A simple improvement would be to group the items by type on the sync  target. So all notebook items together, all tags together, etc. Doing so  means when syncing we can first download the notebooks, then the notes,  which means something will be displayed almost immediately in the app,  allowing the user to start using it. Then later less important items  like tags or note revisions will be downloaded.

End-to-end encryption is hard to setup

Currently, the encryption settings is a property of the clients. What  it means it that when you setup a new client, it doesn’t know whether  the other clients use encryption or not. It’s going to guess more or  less based on the data on the sync target.

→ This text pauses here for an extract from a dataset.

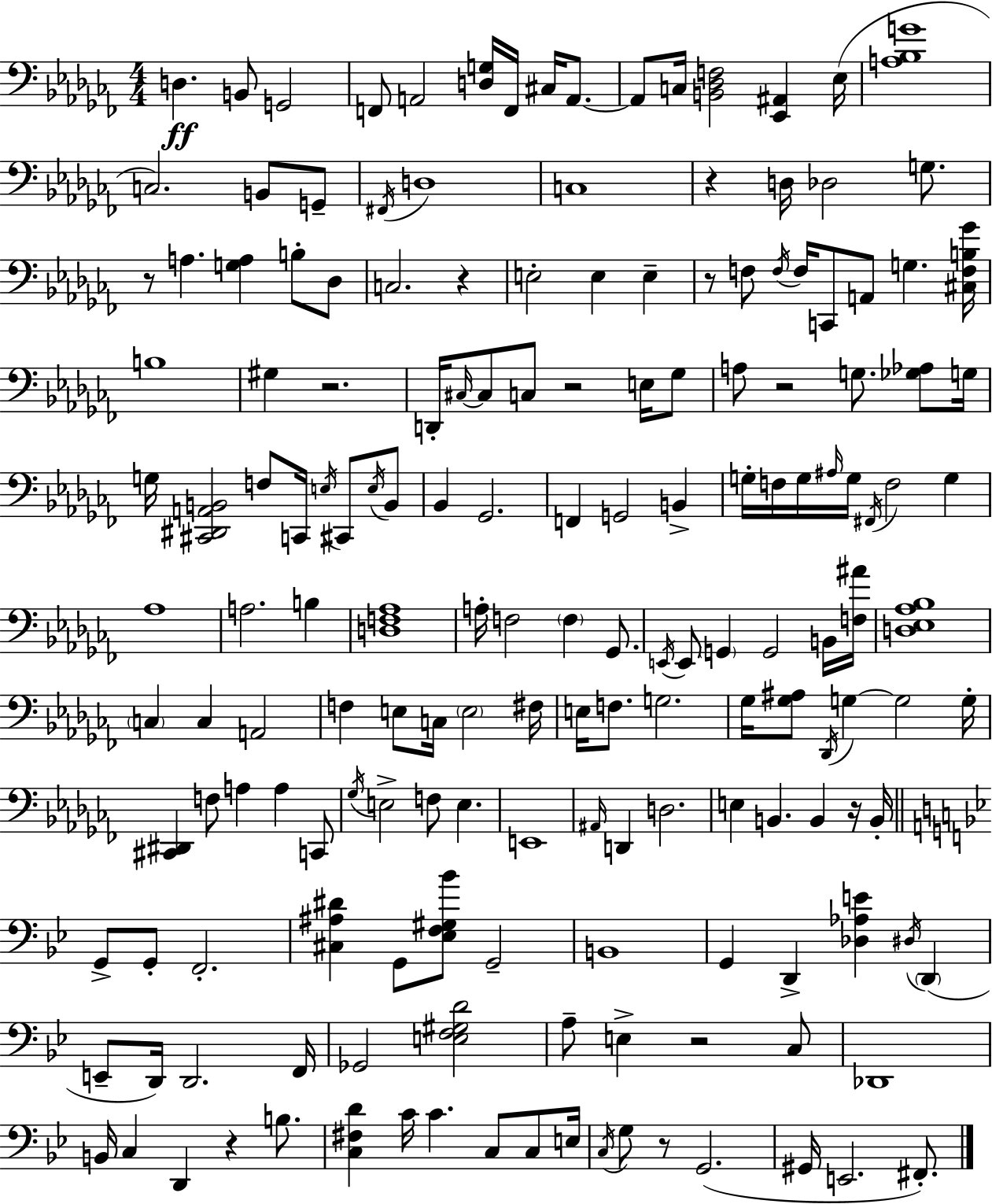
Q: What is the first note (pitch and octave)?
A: D3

You can also force it to use  encryption but this has drawbacks and often mean a new master key is  going to be created, even though there might already be one on the sync  target.

E2EE works well once it’s setup, but doing so can be tricky and possibly confusing - if you didn’t follow this guide to the letter, you might end up with multiple master keys, or sending decrypted notes to an encrypted target.

A way to solve this would be to make the E2EE settings a property of  the sync target. Concretely there would be a file that tells if E2EE is  enabled or not, and maybe some way to quickly get the master key. It  would simplify setting up encryption a lot and make it more secure  (because you won’t be able to send non-encrypted notes to an encrypted  sync target). When you setup a new client, the client will know  immediately if it’s an encrypted target or not and set the client  accordingly.

Old notes that never change should be handled differently

It would be more efficient to treat old notes differently by allowing  the user to “archive” them. An archived note would be read-only. Then  one idea could be to group all these archived notes into a ZIP file on  the sync target. Doing so means that the initial sync would be much  faster (instead of downloading hundred of small files, which is slow, it  will download one large file, which is fast). It would also make the  structure more scalable - you could keep several years of archived notes  on the sync target while keeping sync fast and efficient.

The resource directory should be renamed

The folder that contains file attachments is named “.resources” on  the sync target. This causes troubles because certain platforms will  hide directories that start with dot “.”, and perhaps they will be  excluded from backup or skipped when moved somewhere else. Being able to  upgrade the sync target means we can rename this folder to just  “resources” instead.

Conclusion

That’s obviously a lot of possible improvements and it won’t be done  overnight, but having the sync upgrade mechanism in place means we can  start considering these options. Some of these, such as renaming the  “resources” dir are simpler and could be done relatively soon. Perhaps  other more complex ones will be group within one sync target upgrade to  minimise disruption. In any case, I hope this clarifies the reason for  this recent sync upgrade and that it gives some ideas of what to expect  in the future.